* WORK TO COMPLETE
(a) In the SeqWare workflow excerpt, rewrite the passage starting at "Here are some" and ending at "be found here.", changing "directory" to "folder" wherever it occurs.
(b) According to the SeqWare workflow excerpt, what is the file name of the workflow manifest?
(c) For each statement, say whether the SeqWare workflow excerpt agrees with it: (i) pom.xml is a Maven project file. (ii) Workflow names can be edited in workflow.properties. (iii) The src directory contains the workflow skeleton.

** start of SELECTED EXCERPT **

Here are some additional details about these files:

  • pom.xml
    A maven project file. Edit this to change the version of the workflow and to add or modify workflow dependencies such as program, modules and data.
  • workflow
    This directory contains the workflow skeleton. Look in here to modify the workflow configuration and data files.
  • src
    This directory contains the Java client. Look in here to modify the .java files (Java workflow). The examples of Java workflows can be found here.
  • workflow.properties
    You can edit the description and workflow names in this file.

Workflow Manifest

The workflow manifest (metadata.xml) includes the workflow name, version, description, test command, and enough information so that the SeqWare tools can test, execute, and install the workflow. Here is an example from the MyHelloWorld workflow:

<bundle version="1.0">
  <workflow name="MyHelloWorld" version="1.0" seqware_version="1.1.0"

** end of SELECTED EXCERPT **
** start of DATASET RECORDS **

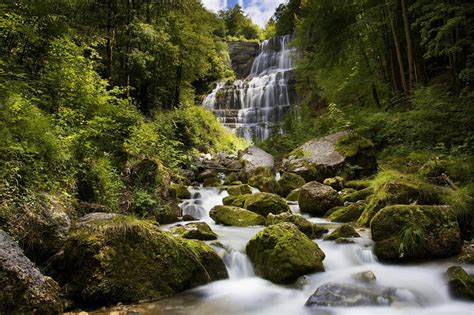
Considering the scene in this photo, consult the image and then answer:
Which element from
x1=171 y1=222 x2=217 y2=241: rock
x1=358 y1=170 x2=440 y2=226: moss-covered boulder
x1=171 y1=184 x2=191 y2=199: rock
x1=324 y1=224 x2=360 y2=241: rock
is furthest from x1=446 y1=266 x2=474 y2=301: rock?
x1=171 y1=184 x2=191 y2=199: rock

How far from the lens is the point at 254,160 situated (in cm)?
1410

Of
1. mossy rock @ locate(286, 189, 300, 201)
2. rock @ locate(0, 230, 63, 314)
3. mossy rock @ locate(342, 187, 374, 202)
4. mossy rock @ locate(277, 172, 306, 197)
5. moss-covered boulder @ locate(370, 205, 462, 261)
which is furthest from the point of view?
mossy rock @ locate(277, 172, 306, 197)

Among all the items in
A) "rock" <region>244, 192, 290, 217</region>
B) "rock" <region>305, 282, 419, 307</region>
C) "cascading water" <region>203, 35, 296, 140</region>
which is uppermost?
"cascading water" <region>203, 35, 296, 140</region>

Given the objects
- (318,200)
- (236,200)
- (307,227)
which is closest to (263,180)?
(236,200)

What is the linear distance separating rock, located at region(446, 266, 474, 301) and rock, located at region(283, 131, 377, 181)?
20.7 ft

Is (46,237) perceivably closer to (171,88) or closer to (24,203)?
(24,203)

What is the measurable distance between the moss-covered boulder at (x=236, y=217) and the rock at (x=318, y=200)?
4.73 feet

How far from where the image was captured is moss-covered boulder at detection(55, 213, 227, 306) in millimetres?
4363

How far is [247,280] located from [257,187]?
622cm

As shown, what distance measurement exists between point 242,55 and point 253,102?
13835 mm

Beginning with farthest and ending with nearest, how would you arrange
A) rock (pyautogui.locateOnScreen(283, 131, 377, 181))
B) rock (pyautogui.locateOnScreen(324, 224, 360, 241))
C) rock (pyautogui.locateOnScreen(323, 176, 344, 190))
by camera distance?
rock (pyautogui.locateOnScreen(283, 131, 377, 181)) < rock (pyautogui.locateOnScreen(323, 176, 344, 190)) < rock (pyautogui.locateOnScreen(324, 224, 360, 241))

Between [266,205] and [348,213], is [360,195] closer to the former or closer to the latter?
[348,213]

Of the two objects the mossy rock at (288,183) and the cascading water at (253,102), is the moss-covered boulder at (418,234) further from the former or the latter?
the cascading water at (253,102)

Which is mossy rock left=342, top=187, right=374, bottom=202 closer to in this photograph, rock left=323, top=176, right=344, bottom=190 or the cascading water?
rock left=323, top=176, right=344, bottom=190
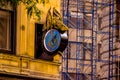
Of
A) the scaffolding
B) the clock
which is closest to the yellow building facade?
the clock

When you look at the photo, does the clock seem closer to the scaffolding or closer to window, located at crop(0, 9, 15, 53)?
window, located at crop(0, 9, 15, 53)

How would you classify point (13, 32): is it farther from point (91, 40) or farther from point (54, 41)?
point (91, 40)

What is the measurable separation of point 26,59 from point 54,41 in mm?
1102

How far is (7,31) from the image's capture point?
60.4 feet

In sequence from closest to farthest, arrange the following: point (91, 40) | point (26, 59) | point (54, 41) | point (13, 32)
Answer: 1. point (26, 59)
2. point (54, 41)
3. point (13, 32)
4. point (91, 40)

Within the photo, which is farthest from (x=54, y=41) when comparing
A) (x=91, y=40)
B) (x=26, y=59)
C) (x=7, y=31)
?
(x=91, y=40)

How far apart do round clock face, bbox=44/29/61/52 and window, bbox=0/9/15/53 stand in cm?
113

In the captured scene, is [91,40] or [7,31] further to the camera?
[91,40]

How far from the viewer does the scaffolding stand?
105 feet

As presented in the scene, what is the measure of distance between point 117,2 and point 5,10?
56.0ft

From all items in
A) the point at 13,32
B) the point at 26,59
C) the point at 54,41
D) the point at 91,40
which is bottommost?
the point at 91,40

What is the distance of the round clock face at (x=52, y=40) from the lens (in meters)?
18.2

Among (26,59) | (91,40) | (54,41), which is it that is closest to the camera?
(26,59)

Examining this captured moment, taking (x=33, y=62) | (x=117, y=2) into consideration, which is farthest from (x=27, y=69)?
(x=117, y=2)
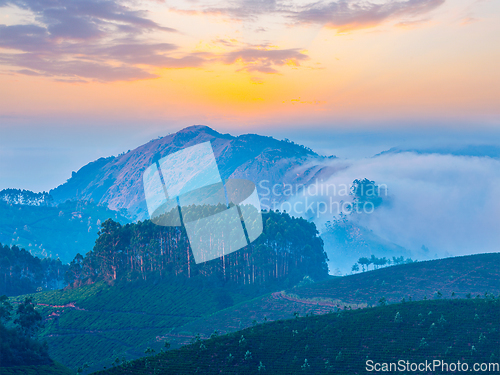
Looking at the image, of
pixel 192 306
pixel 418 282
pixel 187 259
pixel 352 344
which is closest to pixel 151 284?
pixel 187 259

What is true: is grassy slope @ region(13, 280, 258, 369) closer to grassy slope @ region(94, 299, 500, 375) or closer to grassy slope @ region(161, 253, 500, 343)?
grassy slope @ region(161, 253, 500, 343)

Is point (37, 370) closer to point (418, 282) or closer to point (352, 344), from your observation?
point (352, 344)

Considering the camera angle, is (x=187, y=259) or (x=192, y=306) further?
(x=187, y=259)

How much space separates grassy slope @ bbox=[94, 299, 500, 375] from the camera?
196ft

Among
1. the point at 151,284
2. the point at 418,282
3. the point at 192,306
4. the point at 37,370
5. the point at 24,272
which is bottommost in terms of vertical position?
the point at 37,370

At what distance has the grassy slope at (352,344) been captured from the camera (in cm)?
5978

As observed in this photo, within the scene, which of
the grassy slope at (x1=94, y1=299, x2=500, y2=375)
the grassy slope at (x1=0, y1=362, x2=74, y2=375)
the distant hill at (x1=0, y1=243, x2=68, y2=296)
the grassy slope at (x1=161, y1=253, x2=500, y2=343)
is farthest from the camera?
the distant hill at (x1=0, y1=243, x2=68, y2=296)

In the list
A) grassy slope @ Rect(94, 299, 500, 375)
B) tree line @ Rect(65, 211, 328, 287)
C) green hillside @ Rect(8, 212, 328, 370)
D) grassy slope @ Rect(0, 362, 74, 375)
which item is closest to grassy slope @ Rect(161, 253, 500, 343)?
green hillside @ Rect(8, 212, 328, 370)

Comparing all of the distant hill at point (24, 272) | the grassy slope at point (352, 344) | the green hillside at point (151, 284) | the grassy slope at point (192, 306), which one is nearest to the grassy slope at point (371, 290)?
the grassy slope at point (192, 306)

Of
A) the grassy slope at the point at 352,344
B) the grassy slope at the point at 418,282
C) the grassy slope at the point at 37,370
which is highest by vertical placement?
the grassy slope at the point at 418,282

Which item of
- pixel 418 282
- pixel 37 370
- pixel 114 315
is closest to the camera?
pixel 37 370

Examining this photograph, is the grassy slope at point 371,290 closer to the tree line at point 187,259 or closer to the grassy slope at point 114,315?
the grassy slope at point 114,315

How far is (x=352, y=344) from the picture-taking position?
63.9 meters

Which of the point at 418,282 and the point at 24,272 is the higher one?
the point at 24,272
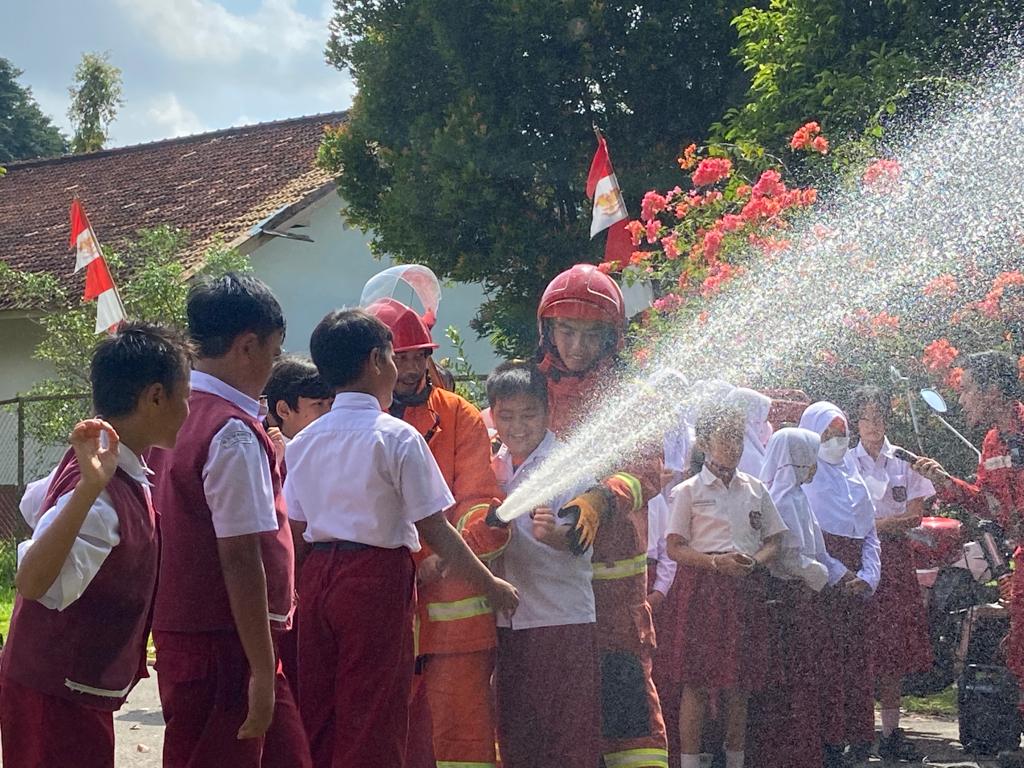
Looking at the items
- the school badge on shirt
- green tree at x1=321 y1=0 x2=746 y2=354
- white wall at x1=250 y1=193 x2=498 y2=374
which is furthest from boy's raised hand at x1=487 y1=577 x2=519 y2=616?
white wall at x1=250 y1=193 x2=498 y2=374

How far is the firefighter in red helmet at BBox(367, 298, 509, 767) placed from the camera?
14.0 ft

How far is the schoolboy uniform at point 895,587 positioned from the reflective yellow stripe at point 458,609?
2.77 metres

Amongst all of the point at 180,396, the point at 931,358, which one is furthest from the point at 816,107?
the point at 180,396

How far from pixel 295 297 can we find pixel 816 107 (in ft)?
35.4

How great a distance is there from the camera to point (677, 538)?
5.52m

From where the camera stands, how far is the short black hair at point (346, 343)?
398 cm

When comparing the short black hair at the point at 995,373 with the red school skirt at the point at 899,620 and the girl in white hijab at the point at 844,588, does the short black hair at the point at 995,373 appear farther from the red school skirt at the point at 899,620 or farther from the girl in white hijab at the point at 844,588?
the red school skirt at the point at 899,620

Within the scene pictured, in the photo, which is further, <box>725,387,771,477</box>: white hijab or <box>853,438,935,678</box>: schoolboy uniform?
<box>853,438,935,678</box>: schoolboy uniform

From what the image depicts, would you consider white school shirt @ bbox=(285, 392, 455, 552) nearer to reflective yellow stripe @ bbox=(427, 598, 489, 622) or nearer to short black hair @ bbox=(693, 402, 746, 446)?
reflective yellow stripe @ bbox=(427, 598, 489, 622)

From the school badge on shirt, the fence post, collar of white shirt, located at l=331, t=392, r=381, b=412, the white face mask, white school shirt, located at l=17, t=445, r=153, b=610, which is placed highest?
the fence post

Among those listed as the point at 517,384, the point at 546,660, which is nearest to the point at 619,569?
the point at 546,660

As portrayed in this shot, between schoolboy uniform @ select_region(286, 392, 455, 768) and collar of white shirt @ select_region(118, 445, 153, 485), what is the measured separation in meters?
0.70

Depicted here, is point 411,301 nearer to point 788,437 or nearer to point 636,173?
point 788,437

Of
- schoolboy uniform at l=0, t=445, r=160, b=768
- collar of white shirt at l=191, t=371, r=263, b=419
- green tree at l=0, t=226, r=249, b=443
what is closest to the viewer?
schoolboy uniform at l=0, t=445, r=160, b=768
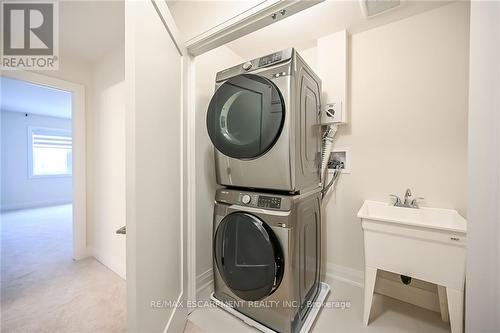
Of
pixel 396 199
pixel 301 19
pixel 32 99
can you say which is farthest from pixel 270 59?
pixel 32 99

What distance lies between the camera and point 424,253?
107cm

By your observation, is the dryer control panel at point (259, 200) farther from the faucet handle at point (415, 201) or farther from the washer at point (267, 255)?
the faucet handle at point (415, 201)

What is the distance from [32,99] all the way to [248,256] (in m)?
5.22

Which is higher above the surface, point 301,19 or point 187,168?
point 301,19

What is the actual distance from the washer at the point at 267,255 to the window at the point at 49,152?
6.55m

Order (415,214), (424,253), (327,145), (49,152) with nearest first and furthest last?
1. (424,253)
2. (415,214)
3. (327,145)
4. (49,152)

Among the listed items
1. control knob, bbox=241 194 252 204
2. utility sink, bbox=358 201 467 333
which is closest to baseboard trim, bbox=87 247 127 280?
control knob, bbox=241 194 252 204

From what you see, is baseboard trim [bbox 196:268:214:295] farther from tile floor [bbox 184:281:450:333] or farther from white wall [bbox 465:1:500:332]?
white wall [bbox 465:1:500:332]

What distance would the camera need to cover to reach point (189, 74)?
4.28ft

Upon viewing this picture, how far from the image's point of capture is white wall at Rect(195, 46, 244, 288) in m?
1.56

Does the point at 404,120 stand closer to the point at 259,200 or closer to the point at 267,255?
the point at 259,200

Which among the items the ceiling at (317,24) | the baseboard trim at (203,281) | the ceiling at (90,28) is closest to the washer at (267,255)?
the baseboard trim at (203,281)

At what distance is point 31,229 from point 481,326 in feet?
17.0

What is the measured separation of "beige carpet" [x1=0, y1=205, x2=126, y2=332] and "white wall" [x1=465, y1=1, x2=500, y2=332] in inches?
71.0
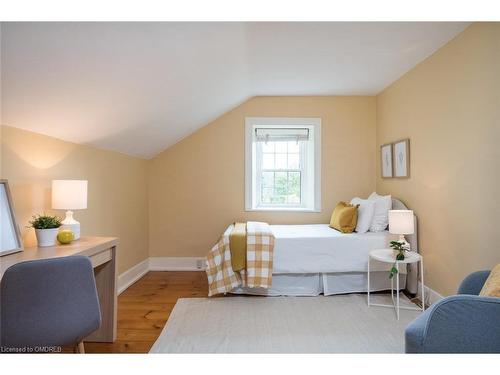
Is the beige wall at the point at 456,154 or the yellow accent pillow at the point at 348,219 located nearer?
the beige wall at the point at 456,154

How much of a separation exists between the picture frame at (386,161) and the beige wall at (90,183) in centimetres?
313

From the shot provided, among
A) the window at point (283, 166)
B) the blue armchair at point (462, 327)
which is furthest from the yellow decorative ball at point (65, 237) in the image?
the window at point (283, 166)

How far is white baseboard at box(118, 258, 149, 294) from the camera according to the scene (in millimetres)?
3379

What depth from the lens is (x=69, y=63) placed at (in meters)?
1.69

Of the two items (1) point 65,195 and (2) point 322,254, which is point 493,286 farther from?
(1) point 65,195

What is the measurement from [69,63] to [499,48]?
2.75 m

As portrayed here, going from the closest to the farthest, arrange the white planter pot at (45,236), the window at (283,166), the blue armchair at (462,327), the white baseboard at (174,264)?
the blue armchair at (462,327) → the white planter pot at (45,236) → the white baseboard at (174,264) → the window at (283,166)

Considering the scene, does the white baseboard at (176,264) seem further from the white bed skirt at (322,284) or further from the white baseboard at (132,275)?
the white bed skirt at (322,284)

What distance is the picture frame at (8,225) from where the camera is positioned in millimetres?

** end of DATASET RECORDS **

* ANSWERS PROVIDED
(a)
Here are some additional details about these files:

  • pom.xml
    A maven project file. Edit this to change the version of the workflow and to add or modify workflow dependencies such as program, modules and data.
  • workflow
    This folder contains the workflow skeleton. Look in here to modify the workflow configuration and data files.
  • src
    This folder contains the Java client. Look in here to modify the .java files (Java workflow). The examples of Java workflows can be found here.

(b) metadata.xml

(c)
(i) Yes: "A maven project file."
(ii) Yes: "You can edit the description and workflow names in this file."
(iii) No: "This directory contains the Java client."